If our interpretation is correct, massive accreting transition disks with rising mid-IR SEDs around single stars are by far the best places for direct imaging searches of forming planets since they are not only the sites of ongoing planet formation, but also the places where forming planets should be the brightest. As shown by Huélamo et al. (2011) and Kraus & Ireland (2012), NRM is the most promising technique for such searches as it delivers the highest contrast ratio at the diffraction limit of the telescope.

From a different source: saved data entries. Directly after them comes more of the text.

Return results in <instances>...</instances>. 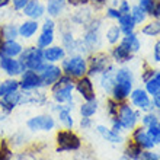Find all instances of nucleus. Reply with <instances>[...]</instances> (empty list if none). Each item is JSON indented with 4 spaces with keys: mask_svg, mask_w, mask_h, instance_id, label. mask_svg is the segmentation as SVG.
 <instances>
[{
    "mask_svg": "<svg viewBox=\"0 0 160 160\" xmlns=\"http://www.w3.org/2000/svg\"><path fill=\"white\" fill-rule=\"evenodd\" d=\"M118 10L121 15H124V13H130L131 10V6H130V2H127V0H121L118 4Z\"/></svg>",
    "mask_w": 160,
    "mask_h": 160,
    "instance_id": "nucleus-41",
    "label": "nucleus"
},
{
    "mask_svg": "<svg viewBox=\"0 0 160 160\" xmlns=\"http://www.w3.org/2000/svg\"><path fill=\"white\" fill-rule=\"evenodd\" d=\"M157 121H159V118H157V115L153 114V112H147V114L144 115V118H143V124L146 127L152 125V124H154V122H157Z\"/></svg>",
    "mask_w": 160,
    "mask_h": 160,
    "instance_id": "nucleus-39",
    "label": "nucleus"
},
{
    "mask_svg": "<svg viewBox=\"0 0 160 160\" xmlns=\"http://www.w3.org/2000/svg\"><path fill=\"white\" fill-rule=\"evenodd\" d=\"M153 105H154V108L160 109V92H157L156 95H153Z\"/></svg>",
    "mask_w": 160,
    "mask_h": 160,
    "instance_id": "nucleus-51",
    "label": "nucleus"
},
{
    "mask_svg": "<svg viewBox=\"0 0 160 160\" xmlns=\"http://www.w3.org/2000/svg\"><path fill=\"white\" fill-rule=\"evenodd\" d=\"M138 160H160V154H157V153L154 152H143L141 153V156H140Z\"/></svg>",
    "mask_w": 160,
    "mask_h": 160,
    "instance_id": "nucleus-40",
    "label": "nucleus"
},
{
    "mask_svg": "<svg viewBox=\"0 0 160 160\" xmlns=\"http://www.w3.org/2000/svg\"><path fill=\"white\" fill-rule=\"evenodd\" d=\"M0 68L8 73L9 76H18L26 70L25 66L19 60L13 57H6V55H0Z\"/></svg>",
    "mask_w": 160,
    "mask_h": 160,
    "instance_id": "nucleus-10",
    "label": "nucleus"
},
{
    "mask_svg": "<svg viewBox=\"0 0 160 160\" xmlns=\"http://www.w3.org/2000/svg\"><path fill=\"white\" fill-rule=\"evenodd\" d=\"M146 92H147L148 95H156L157 92H160V83L154 77H152L150 80L146 82Z\"/></svg>",
    "mask_w": 160,
    "mask_h": 160,
    "instance_id": "nucleus-36",
    "label": "nucleus"
},
{
    "mask_svg": "<svg viewBox=\"0 0 160 160\" xmlns=\"http://www.w3.org/2000/svg\"><path fill=\"white\" fill-rule=\"evenodd\" d=\"M73 106L72 105H67V106H58V118H60V122L63 124L64 127L67 128H72L73 127V118H72V114H70V109Z\"/></svg>",
    "mask_w": 160,
    "mask_h": 160,
    "instance_id": "nucleus-26",
    "label": "nucleus"
},
{
    "mask_svg": "<svg viewBox=\"0 0 160 160\" xmlns=\"http://www.w3.org/2000/svg\"><path fill=\"white\" fill-rule=\"evenodd\" d=\"M22 156H23V160H34L31 156H28V154H22ZM18 160H22V159H21V156L18 157Z\"/></svg>",
    "mask_w": 160,
    "mask_h": 160,
    "instance_id": "nucleus-53",
    "label": "nucleus"
},
{
    "mask_svg": "<svg viewBox=\"0 0 160 160\" xmlns=\"http://www.w3.org/2000/svg\"><path fill=\"white\" fill-rule=\"evenodd\" d=\"M22 51H23L22 44H19L16 39H8V41H4L3 45H2L0 55H6V57H13V58H16V57L21 55Z\"/></svg>",
    "mask_w": 160,
    "mask_h": 160,
    "instance_id": "nucleus-16",
    "label": "nucleus"
},
{
    "mask_svg": "<svg viewBox=\"0 0 160 160\" xmlns=\"http://www.w3.org/2000/svg\"><path fill=\"white\" fill-rule=\"evenodd\" d=\"M147 134L150 135V138L153 140L154 144L160 143V122L159 121L147 127Z\"/></svg>",
    "mask_w": 160,
    "mask_h": 160,
    "instance_id": "nucleus-35",
    "label": "nucleus"
},
{
    "mask_svg": "<svg viewBox=\"0 0 160 160\" xmlns=\"http://www.w3.org/2000/svg\"><path fill=\"white\" fill-rule=\"evenodd\" d=\"M134 141L135 144H138L141 148H146V150H152L156 144L153 143V140L150 138V135L147 134V131L144 130L143 127L141 128H137L134 132Z\"/></svg>",
    "mask_w": 160,
    "mask_h": 160,
    "instance_id": "nucleus-18",
    "label": "nucleus"
},
{
    "mask_svg": "<svg viewBox=\"0 0 160 160\" xmlns=\"http://www.w3.org/2000/svg\"><path fill=\"white\" fill-rule=\"evenodd\" d=\"M19 61L25 66V68H29V70H34V72L38 73L42 66L45 64L44 54H42V48H38V47H26L25 50L21 52V55H19Z\"/></svg>",
    "mask_w": 160,
    "mask_h": 160,
    "instance_id": "nucleus-2",
    "label": "nucleus"
},
{
    "mask_svg": "<svg viewBox=\"0 0 160 160\" xmlns=\"http://www.w3.org/2000/svg\"><path fill=\"white\" fill-rule=\"evenodd\" d=\"M118 109H119V105L115 99L108 101V114H109L111 118H117L118 117Z\"/></svg>",
    "mask_w": 160,
    "mask_h": 160,
    "instance_id": "nucleus-37",
    "label": "nucleus"
},
{
    "mask_svg": "<svg viewBox=\"0 0 160 160\" xmlns=\"http://www.w3.org/2000/svg\"><path fill=\"white\" fill-rule=\"evenodd\" d=\"M76 89H77V92L82 95V98L86 99V101L95 99V88H93L92 80L89 79V77H86V76L80 77V80L76 84Z\"/></svg>",
    "mask_w": 160,
    "mask_h": 160,
    "instance_id": "nucleus-15",
    "label": "nucleus"
},
{
    "mask_svg": "<svg viewBox=\"0 0 160 160\" xmlns=\"http://www.w3.org/2000/svg\"><path fill=\"white\" fill-rule=\"evenodd\" d=\"M114 84H115V68H114V66L111 64L109 67L102 73L101 86L106 93H111L112 89H114Z\"/></svg>",
    "mask_w": 160,
    "mask_h": 160,
    "instance_id": "nucleus-21",
    "label": "nucleus"
},
{
    "mask_svg": "<svg viewBox=\"0 0 160 160\" xmlns=\"http://www.w3.org/2000/svg\"><path fill=\"white\" fill-rule=\"evenodd\" d=\"M141 153H143V148L135 143L128 144L125 148V157H128L131 160H138L140 156H141Z\"/></svg>",
    "mask_w": 160,
    "mask_h": 160,
    "instance_id": "nucleus-34",
    "label": "nucleus"
},
{
    "mask_svg": "<svg viewBox=\"0 0 160 160\" xmlns=\"http://www.w3.org/2000/svg\"><path fill=\"white\" fill-rule=\"evenodd\" d=\"M130 15H131V18H132V21L135 22V25H141V23L146 21V18H147V13L144 12L138 4H135V6L131 8Z\"/></svg>",
    "mask_w": 160,
    "mask_h": 160,
    "instance_id": "nucleus-32",
    "label": "nucleus"
},
{
    "mask_svg": "<svg viewBox=\"0 0 160 160\" xmlns=\"http://www.w3.org/2000/svg\"><path fill=\"white\" fill-rule=\"evenodd\" d=\"M152 77H154V70H152V68H147V70L143 73L141 79H143V82L146 83V82H147V80H150Z\"/></svg>",
    "mask_w": 160,
    "mask_h": 160,
    "instance_id": "nucleus-47",
    "label": "nucleus"
},
{
    "mask_svg": "<svg viewBox=\"0 0 160 160\" xmlns=\"http://www.w3.org/2000/svg\"><path fill=\"white\" fill-rule=\"evenodd\" d=\"M90 125H92V121H90V118H86V117H83V118H82V121H80V127L86 130V128H89Z\"/></svg>",
    "mask_w": 160,
    "mask_h": 160,
    "instance_id": "nucleus-50",
    "label": "nucleus"
},
{
    "mask_svg": "<svg viewBox=\"0 0 160 160\" xmlns=\"http://www.w3.org/2000/svg\"><path fill=\"white\" fill-rule=\"evenodd\" d=\"M112 130H114L115 132L122 131V125H121V122H119L118 118H112Z\"/></svg>",
    "mask_w": 160,
    "mask_h": 160,
    "instance_id": "nucleus-48",
    "label": "nucleus"
},
{
    "mask_svg": "<svg viewBox=\"0 0 160 160\" xmlns=\"http://www.w3.org/2000/svg\"><path fill=\"white\" fill-rule=\"evenodd\" d=\"M122 160H131V159H128V157H124V159H122Z\"/></svg>",
    "mask_w": 160,
    "mask_h": 160,
    "instance_id": "nucleus-56",
    "label": "nucleus"
},
{
    "mask_svg": "<svg viewBox=\"0 0 160 160\" xmlns=\"http://www.w3.org/2000/svg\"><path fill=\"white\" fill-rule=\"evenodd\" d=\"M118 26L124 35H130L135 29V22L132 21L130 13H124V15H121L118 18Z\"/></svg>",
    "mask_w": 160,
    "mask_h": 160,
    "instance_id": "nucleus-24",
    "label": "nucleus"
},
{
    "mask_svg": "<svg viewBox=\"0 0 160 160\" xmlns=\"http://www.w3.org/2000/svg\"><path fill=\"white\" fill-rule=\"evenodd\" d=\"M3 42H4V39H3V37H2V31H0V51H2V45H3Z\"/></svg>",
    "mask_w": 160,
    "mask_h": 160,
    "instance_id": "nucleus-54",
    "label": "nucleus"
},
{
    "mask_svg": "<svg viewBox=\"0 0 160 160\" xmlns=\"http://www.w3.org/2000/svg\"><path fill=\"white\" fill-rule=\"evenodd\" d=\"M121 45L124 47L128 52L134 54V52L140 51V48H141V42H140L138 37L132 32V34H130V35H125V37L121 39Z\"/></svg>",
    "mask_w": 160,
    "mask_h": 160,
    "instance_id": "nucleus-23",
    "label": "nucleus"
},
{
    "mask_svg": "<svg viewBox=\"0 0 160 160\" xmlns=\"http://www.w3.org/2000/svg\"><path fill=\"white\" fill-rule=\"evenodd\" d=\"M55 29V22L52 19H45L44 25H42V31H54Z\"/></svg>",
    "mask_w": 160,
    "mask_h": 160,
    "instance_id": "nucleus-44",
    "label": "nucleus"
},
{
    "mask_svg": "<svg viewBox=\"0 0 160 160\" xmlns=\"http://www.w3.org/2000/svg\"><path fill=\"white\" fill-rule=\"evenodd\" d=\"M57 152H73L80 148V138L72 131H60L57 134Z\"/></svg>",
    "mask_w": 160,
    "mask_h": 160,
    "instance_id": "nucleus-4",
    "label": "nucleus"
},
{
    "mask_svg": "<svg viewBox=\"0 0 160 160\" xmlns=\"http://www.w3.org/2000/svg\"><path fill=\"white\" fill-rule=\"evenodd\" d=\"M66 6H67V0H47L45 10L51 18H57L64 12Z\"/></svg>",
    "mask_w": 160,
    "mask_h": 160,
    "instance_id": "nucleus-22",
    "label": "nucleus"
},
{
    "mask_svg": "<svg viewBox=\"0 0 160 160\" xmlns=\"http://www.w3.org/2000/svg\"><path fill=\"white\" fill-rule=\"evenodd\" d=\"M73 90H74L73 79L66 74L60 77L57 83L52 84V95H54L55 102H58V103H66V102L72 101Z\"/></svg>",
    "mask_w": 160,
    "mask_h": 160,
    "instance_id": "nucleus-3",
    "label": "nucleus"
},
{
    "mask_svg": "<svg viewBox=\"0 0 160 160\" xmlns=\"http://www.w3.org/2000/svg\"><path fill=\"white\" fill-rule=\"evenodd\" d=\"M61 70L72 79H80L88 73V60L82 54H72L68 58L63 60Z\"/></svg>",
    "mask_w": 160,
    "mask_h": 160,
    "instance_id": "nucleus-1",
    "label": "nucleus"
},
{
    "mask_svg": "<svg viewBox=\"0 0 160 160\" xmlns=\"http://www.w3.org/2000/svg\"><path fill=\"white\" fill-rule=\"evenodd\" d=\"M0 31H2V37H3L4 41L16 39L19 37V31H18V26L15 23H3L0 26Z\"/></svg>",
    "mask_w": 160,
    "mask_h": 160,
    "instance_id": "nucleus-27",
    "label": "nucleus"
},
{
    "mask_svg": "<svg viewBox=\"0 0 160 160\" xmlns=\"http://www.w3.org/2000/svg\"><path fill=\"white\" fill-rule=\"evenodd\" d=\"M92 19H93L92 9L86 8V6H82L80 9H77L76 12L73 13V16H72V22L77 23V25H84V26L88 25Z\"/></svg>",
    "mask_w": 160,
    "mask_h": 160,
    "instance_id": "nucleus-20",
    "label": "nucleus"
},
{
    "mask_svg": "<svg viewBox=\"0 0 160 160\" xmlns=\"http://www.w3.org/2000/svg\"><path fill=\"white\" fill-rule=\"evenodd\" d=\"M141 34L146 35V37H157V35H160V21L157 19V21L148 22L147 25L143 26Z\"/></svg>",
    "mask_w": 160,
    "mask_h": 160,
    "instance_id": "nucleus-31",
    "label": "nucleus"
},
{
    "mask_svg": "<svg viewBox=\"0 0 160 160\" xmlns=\"http://www.w3.org/2000/svg\"><path fill=\"white\" fill-rule=\"evenodd\" d=\"M28 2H29V0H12L10 3H12V6H13L15 10H22V9L26 6Z\"/></svg>",
    "mask_w": 160,
    "mask_h": 160,
    "instance_id": "nucleus-42",
    "label": "nucleus"
},
{
    "mask_svg": "<svg viewBox=\"0 0 160 160\" xmlns=\"http://www.w3.org/2000/svg\"><path fill=\"white\" fill-rule=\"evenodd\" d=\"M10 2H12V0H0V9L8 8L9 4H10Z\"/></svg>",
    "mask_w": 160,
    "mask_h": 160,
    "instance_id": "nucleus-52",
    "label": "nucleus"
},
{
    "mask_svg": "<svg viewBox=\"0 0 160 160\" xmlns=\"http://www.w3.org/2000/svg\"><path fill=\"white\" fill-rule=\"evenodd\" d=\"M152 16L156 18V19H160V0H156L154 8H153V10H152Z\"/></svg>",
    "mask_w": 160,
    "mask_h": 160,
    "instance_id": "nucleus-46",
    "label": "nucleus"
},
{
    "mask_svg": "<svg viewBox=\"0 0 160 160\" xmlns=\"http://www.w3.org/2000/svg\"><path fill=\"white\" fill-rule=\"evenodd\" d=\"M98 132L103 137V140H106V141H109V143H121L122 141V137L119 135V132H115L114 130H111V128H106V127L103 125H99L98 127Z\"/></svg>",
    "mask_w": 160,
    "mask_h": 160,
    "instance_id": "nucleus-25",
    "label": "nucleus"
},
{
    "mask_svg": "<svg viewBox=\"0 0 160 160\" xmlns=\"http://www.w3.org/2000/svg\"><path fill=\"white\" fill-rule=\"evenodd\" d=\"M153 58H154V61L160 63V41H157L156 44H154V48H153Z\"/></svg>",
    "mask_w": 160,
    "mask_h": 160,
    "instance_id": "nucleus-45",
    "label": "nucleus"
},
{
    "mask_svg": "<svg viewBox=\"0 0 160 160\" xmlns=\"http://www.w3.org/2000/svg\"><path fill=\"white\" fill-rule=\"evenodd\" d=\"M131 102L132 105L140 111H144V112H152L153 111V102L150 101L148 98V93L143 89H135V90H131Z\"/></svg>",
    "mask_w": 160,
    "mask_h": 160,
    "instance_id": "nucleus-8",
    "label": "nucleus"
},
{
    "mask_svg": "<svg viewBox=\"0 0 160 160\" xmlns=\"http://www.w3.org/2000/svg\"><path fill=\"white\" fill-rule=\"evenodd\" d=\"M154 79H156V80H157V82H159V83H160V72L154 73Z\"/></svg>",
    "mask_w": 160,
    "mask_h": 160,
    "instance_id": "nucleus-55",
    "label": "nucleus"
},
{
    "mask_svg": "<svg viewBox=\"0 0 160 160\" xmlns=\"http://www.w3.org/2000/svg\"><path fill=\"white\" fill-rule=\"evenodd\" d=\"M22 10H23V15L32 21H38L45 15V6L41 3V0H29Z\"/></svg>",
    "mask_w": 160,
    "mask_h": 160,
    "instance_id": "nucleus-13",
    "label": "nucleus"
},
{
    "mask_svg": "<svg viewBox=\"0 0 160 160\" xmlns=\"http://www.w3.org/2000/svg\"><path fill=\"white\" fill-rule=\"evenodd\" d=\"M42 86H52L58 82V79L63 76V70L52 63H45L38 72Z\"/></svg>",
    "mask_w": 160,
    "mask_h": 160,
    "instance_id": "nucleus-6",
    "label": "nucleus"
},
{
    "mask_svg": "<svg viewBox=\"0 0 160 160\" xmlns=\"http://www.w3.org/2000/svg\"><path fill=\"white\" fill-rule=\"evenodd\" d=\"M19 101H21V92H18V90L10 92L0 98V108L4 112H10V111H13L15 106L19 105Z\"/></svg>",
    "mask_w": 160,
    "mask_h": 160,
    "instance_id": "nucleus-17",
    "label": "nucleus"
},
{
    "mask_svg": "<svg viewBox=\"0 0 160 160\" xmlns=\"http://www.w3.org/2000/svg\"><path fill=\"white\" fill-rule=\"evenodd\" d=\"M117 118L121 122L122 130H132L135 127V124H137V121H138V112H135L132 109V106L122 103V105H119L118 117Z\"/></svg>",
    "mask_w": 160,
    "mask_h": 160,
    "instance_id": "nucleus-7",
    "label": "nucleus"
},
{
    "mask_svg": "<svg viewBox=\"0 0 160 160\" xmlns=\"http://www.w3.org/2000/svg\"><path fill=\"white\" fill-rule=\"evenodd\" d=\"M154 3H156V0H140L138 6L143 9L147 15H152V10H153V8H154Z\"/></svg>",
    "mask_w": 160,
    "mask_h": 160,
    "instance_id": "nucleus-38",
    "label": "nucleus"
},
{
    "mask_svg": "<svg viewBox=\"0 0 160 160\" xmlns=\"http://www.w3.org/2000/svg\"><path fill=\"white\" fill-rule=\"evenodd\" d=\"M90 0H67V3H70L72 6H84L88 4Z\"/></svg>",
    "mask_w": 160,
    "mask_h": 160,
    "instance_id": "nucleus-49",
    "label": "nucleus"
},
{
    "mask_svg": "<svg viewBox=\"0 0 160 160\" xmlns=\"http://www.w3.org/2000/svg\"><path fill=\"white\" fill-rule=\"evenodd\" d=\"M121 35H122V32L119 29V26L112 25V26H109V29L106 31V41L114 45V44H117L121 39Z\"/></svg>",
    "mask_w": 160,
    "mask_h": 160,
    "instance_id": "nucleus-33",
    "label": "nucleus"
},
{
    "mask_svg": "<svg viewBox=\"0 0 160 160\" xmlns=\"http://www.w3.org/2000/svg\"><path fill=\"white\" fill-rule=\"evenodd\" d=\"M54 39H55L54 31H42L41 35H39L38 39H37V47L44 50V48H47V47L52 45Z\"/></svg>",
    "mask_w": 160,
    "mask_h": 160,
    "instance_id": "nucleus-28",
    "label": "nucleus"
},
{
    "mask_svg": "<svg viewBox=\"0 0 160 160\" xmlns=\"http://www.w3.org/2000/svg\"><path fill=\"white\" fill-rule=\"evenodd\" d=\"M106 16L108 18H112V19H118L121 16V13L117 8H108L106 9Z\"/></svg>",
    "mask_w": 160,
    "mask_h": 160,
    "instance_id": "nucleus-43",
    "label": "nucleus"
},
{
    "mask_svg": "<svg viewBox=\"0 0 160 160\" xmlns=\"http://www.w3.org/2000/svg\"><path fill=\"white\" fill-rule=\"evenodd\" d=\"M131 90H132V79H118L115 80L111 95L117 102H121L130 96Z\"/></svg>",
    "mask_w": 160,
    "mask_h": 160,
    "instance_id": "nucleus-9",
    "label": "nucleus"
},
{
    "mask_svg": "<svg viewBox=\"0 0 160 160\" xmlns=\"http://www.w3.org/2000/svg\"><path fill=\"white\" fill-rule=\"evenodd\" d=\"M42 54H44V60L45 63H57V61H63L66 58V50L60 45H50L42 50Z\"/></svg>",
    "mask_w": 160,
    "mask_h": 160,
    "instance_id": "nucleus-14",
    "label": "nucleus"
},
{
    "mask_svg": "<svg viewBox=\"0 0 160 160\" xmlns=\"http://www.w3.org/2000/svg\"><path fill=\"white\" fill-rule=\"evenodd\" d=\"M109 66H111L109 55L106 52H95V54L90 55V58L88 61V73L90 76L102 74Z\"/></svg>",
    "mask_w": 160,
    "mask_h": 160,
    "instance_id": "nucleus-5",
    "label": "nucleus"
},
{
    "mask_svg": "<svg viewBox=\"0 0 160 160\" xmlns=\"http://www.w3.org/2000/svg\"><path fill=\"white\" fill-rule=\"evenodd\" d=\"M131 55L132 54L128 52L121 44L117 45V47H114V50H112V58H114L117 63H125V61H130Z\"/></svg>",
    "mask_w": 160,
    "mask_h": 160,
    "instance_id": "nucleus-29",
    "label": "nucleus"
},
{
    "mask_svg": "<svg viewBox=\"0 0 160 160\" xmlns=\"http://www.w3.org/2000/svg\"><path fill=\"white\" fill-rule=\"evenodd\" d=\"M54 125V118L50 115H38L28 121V128L32 131H51Z\"/></svg>",
    "mask_w": 160,
    "mask_h": 160,
    "instance_id": "nucleus-11",
    "label": "nucleus"
},
{
    "mask_svg": "<svg viewBox=\"0 0 160 160\" xmlns=\"http://www.w3.org/2000/svg\"><path fill=\"white\" fill-rule=\"evenodd\" d=\"M96 111H98V101L96 99L86 101L83 105L80 106V114H82V117H86V118H90L92 115H95Z\"/></svg>",
    "mask_w": 160,
    "mask_h": 160,
    "instance_id": "nucleus-30",
    "label": "nucleus"
},
{
    "mask_svg": "<svg viewBox=\"0 0 160 160\" xmlns=\"http://www.w3.org/2000/svg\"><path fill=\"white\" fill-rule=\"evenodd\" d=\"M39 29V23L38 21H25L23 23H21V26L18 28L19 31V37H22L23 39H29L32 38L35 34H37V31Z\"/></svg>",
    "mask_w": 160,
    "mask_h": 160,
    "instance_id": "nucleus-19",
    "label": "nucleus"
},
{
    "mask_svg": "<svg viewBox=\"0 0 160 160\" xmlns=\"http://www.w3.org/2000/svg\"><path fill=\"white\" fill-rule=\"evenodd\" d=\"M21 76L22 77H21V82H19V86L23 90H35V89H39L42 86L39 74L37 72H34V70L26 68Z\"/></svg>",
    "mask_w": 160,
    "mask_h": 160,
    "instance_id": "nucleus-12",
    "label": "nucleus"
}]
</instances>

In addition to core accretion, GI has also been proposed as a formation mechanism for giant planets (Boss 1997; Durisen et al. 2007). Nevertheless, GI seems to be less relevant to the transition disks discussed herein for several reasons. First, GI planets are expected to form at evolutionary stages much earlier (age < 1 Myr) than those of transition disks, when the disk is still extremely massive (M_disk/M_star ≳ 0.1) and deeply embedded within an extended envelope, while the age distribution of transition disks likely to harbor forming planets favors a ≳2–3 Myr formation timescale (Cieza et al. 2012). Second, GI should operate mostly at large radii where the cooling times are shorter than the local orbital periods, a condition needed for fragmentation (Gammie 2001; Rafikov 2007). GI is believed to be much less effective at disk radii ≲40 AU (Boley & Durisen 2008) or even ≲100 AU (Boley 2009), which makes GI less consistent with the inner hole sizes of most transition disks. Finally, since the timescale for the formation of planets through GI is ∼10³ yr, it is statistically unlikely that the formation event itself would be observed in a nearby molecular cloud with an age of few million years and hundreds, not thousands, of young stellar objects. Since GI models do not run long enough to predict the long-term evolution of the disk after the formation of the planet, it could be argued that a GI planet could remain embedded in a massive disk for a relative long period of time after it has formed. However, as discussed above, the high disk masses and low accretion rates of RX J1633.9-2442, T Cha, and LkCa 15, as well as the properties of the T Cha and LkCa 15 companions, suggest that the putative planets are accreting most of their mass at the current epoch (i.e., we are watching them form). Even though some planets might form through GI, the properties and incidence of the transition objects mentioned here are in much better agreement with planet formation through core accretion.